To get up and say there are many perspectives is, in itself, liberalism of a kind; not liberalism as a conscious set of ideals but liberalism as an attitude to life—a kind of bland agreeability and desire to be liked and to take all views into account, to canvass all opinions. I suppose everyone has that disposition to some degree or other—though for some people it is very small indeed—and it is from that desire to be agreeable or to be liked or think the best, to take a bien-pensant view, that liberalism as a disposition emerges. Liberalism is not really about concrete demands regarding human rights or liberal democracy; indeed, I suspect the best liberals have almost no concrete views whatsoever; and this is what makes them so difficult to counter.
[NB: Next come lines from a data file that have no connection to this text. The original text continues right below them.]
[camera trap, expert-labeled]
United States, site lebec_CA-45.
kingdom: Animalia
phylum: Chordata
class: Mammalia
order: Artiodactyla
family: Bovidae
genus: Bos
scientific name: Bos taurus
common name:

They are like jelly; and they are like jelly because their reality denial stems from a constitutional niceness and, indeed, politeness; for to be polite is really to lie, to lie in a way that lubricates social intercourse—if that does not, in fact, strike you as too vulgar. So the liberal can end up pretty much as those grizzled libertarians always said: “Reality is right wing, buddy. You better believe it. Wake up and smell the coffee.”
The thing about reality is it has this quality where it just comes at you; it does not stop to canvass opinions or to take all perspectives into account. You either move with it—roll with the punches—or get flattened. Certain jobs predispose people to face reality: I often return to the combat military and pilots to exemplify right-wing values because these are very reality-adjusted jobs. You cannot negotiate with reality when it comes to aircraft: you can either get it up or not; and once it is up, you better make sure you know how to keep it up—or else you are going to die. And that is reality.
I once drove into a big city, among Britain’s biggest cities, with a girl in a little Fiat 500. She was a blonde, a Leo, as am I, by the initials E.S. and she was about to fall for me—you know, when two lions meet it can be quite a clash. Her nephew, on his way to university, was in the front passenger seat. A pudgy guy, a guy who turned out all right in the end; but back then he was worthless—or detached from reality, anyway. As we passed mile after mile of city turned over to the Muslims he wittered on—being a kid from a nice little white middle-class town—about how glorious the diversity was and how where he came from was “hideously white”.
In the back, I knew the score: he had these soft liberal sentiments and when he saw the reality all the tribal self-preservation instincts activated—yet all his life people said those instincts, survival instincts, were bad and perverted. To resolve the contradiction, reaction formation kicked in and he praised and claimed to adore what he instinctively despised. And that is liberalism: when you refuse to accept the reality in front of your own face, and when you refuse to accept the reality of your own thoughts and feelings—and then you put up some ridiculous squid ink of lies about how lovely you think it all looks, and perhaps gain prestige through moralism. Well, it took him a few years to get in shape and stop lying, but it turned out, in the end, he was no liberal; and that was reality.